*** Opening Given text ***
In the year that we’ve just bade farewell, Islam and Muslims around the world were tested with some disturbing trends. The lion’s share of this obstruction to a routine, peaceful life was contributed by the ISIL – the Islamic State of Iraq and Levant – a separatist group that continues to exercise crime and persecution as you read.
While this transnational occurrence got the debate flowing around its legitimate claims to Islam (read ‘political Islam’), some local and episodic incidences also dictated conversations throughout the year 2014.
Here are 4 incidences in 2014 that I believe took Islam in some awkward spheres of discussion, and my brief take on each of them
4 – In the name of “Allah”…if only a Muslim
In the month of June, 2014, Malaysia’s Muslim-majority country garnered attention and criticism for a contentious decision by the High Court. The ruling refused to overturn a ban on the use of the word ‘Allah’ by Christian communities for reference to ‘God’. Put in place in year 2007, the ban was instituted to avoid confusion amongst the two sister faiths, Islam and Christianity, and obviate the possibility of Muslims converting to Christianity with this common reference.
There is no Islamic Law, at least one with a unanimous consensus, that limits the use of the word ‘Allah’ only by Muslims. Quite on the contrary, it’s a given historical observation that much of the pagans of Makkah used the word ‘Allah’. The Holy Qur’an too has no mention of Jews and Christians (categorised as Ahle-Kitab, People of the Book) being forbidden from using addressing God with this term. In the Book of Psalms, Jesus is recorded to have uttered the word ‘Elahi’ on the cross, the Aramaic pronunciation of the contested word.
My Take – Monopolizing the use of this word in Malaysia, against the reasons cited by the authorities, added more confusion to the social and religious ethos of the Southeast Asian country. This controversial ruling by the judiciary over linguistics and religious rights was widely seen a threat to integration of minority groups in the country. While people of all religions attempt to find common grounds, this divide dents the otherwise peaceful nation regarded as an otherwise exemplary Muslim state.
*** Closing Given text ***
■ **Task instructions**: Write out the passage of the article about Islam in 2014 that begins at "Here are 4 incidences" and stops after "this common reference.", swapping "High Court" for "Federal Court".
*** Opening Information shown ***
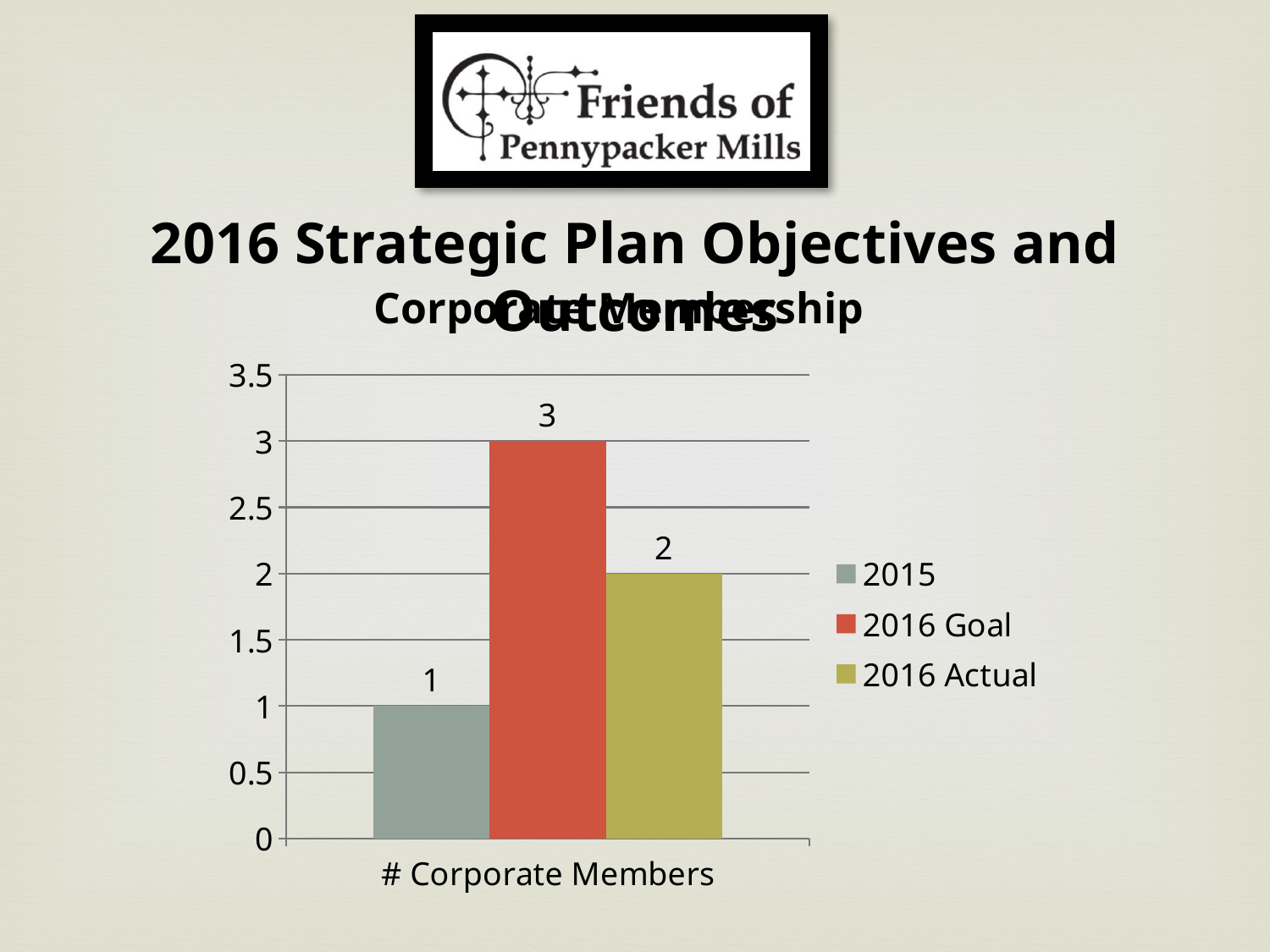
Is the value for 2016 Goal greater or less than 2.5? greater What is the category label shown on the x axis of the chart? # Corporate Members How many series does the legend list? 3 Which series has the lowest value for # Corporate Members? 2015 What kind of chart is shown on the slide? Bar chart What is the value for 2016 Goal in the # Corporate Members chart? 3 Which is larger for # Corporate Members, the 2016 Actual value or the 2015 value? 2016 Actual Which series has the highest value for # Corporate Members? 2016 Goal What is the difference between the 2016 Goal and the 2016 Actual values for # Corporate Members? 1 What is the value for 2015 in the # Corporate Members chart? 1 What is the difference between the 2016 Actual and the 2015 values for # Corporate Members? 1 What is the value for 2016 Actual in the # Corporate Members chart? 2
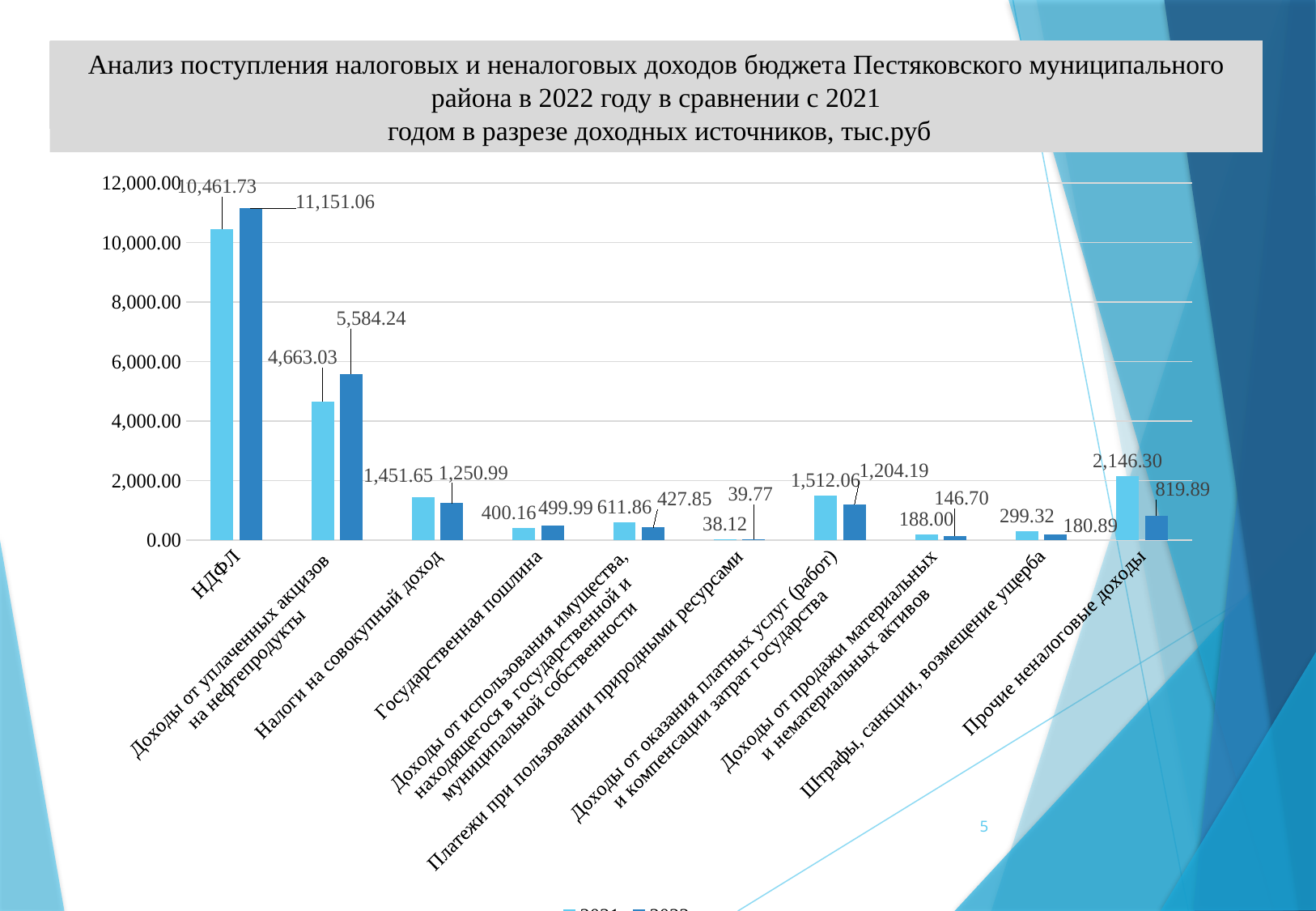
By how much did the value for НДФЛ increase from 2021 to 2022? 689.33 Which category has the lowest 2022 value? Платежи при пользовании природными ресурсами What is the 2022 value for Прочие неналоговые доходы? 819.89 What is the 2022 value for НДФЛ? 11,151.06 Which category has the highest 2021 value? НДФЛ For Налоги на совокупный доход, which year has the larger value, 2021 or 2022? 2021 In what units are the values on the chart expressed, according to the slide title? тыс.руб Is the 2022 value for Доходы от уплаченных акцизов на нефтепродукты greater or less than 4,000.00? greater What kind of chart is shown on the slide? bar chart What is the difference between the 2021 and 2022 values for Прочие неналоговые доходы? 1,326.41 How many income source categories are shown on the x axis? 10 What is the 2021 value for Государственная пошлина? 400.16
*** Closing Information shown ***
■ **Result of this exercise**:
Here are 4 incidences in 2014 that I believe took Islam in some awkward spheres of discussion, and my brief take on each of them
4 – In the name of “Allah”…if only a Muslim
In the month of June, 2014, Malaysia’s Muslim-majority country garnered attention and criticism for a contentious decision by the Federal Court. The ruling refused to overturn a ban on the use of the word ‘Allah’ by Christian communities for reference to ‘God’. Put in place in year 2007, the ban was instituted to avoid confusion amongst the two sister faiths, Islam and Christianity, and obviate the possibility of Muslims converting to Christianity with this common reference.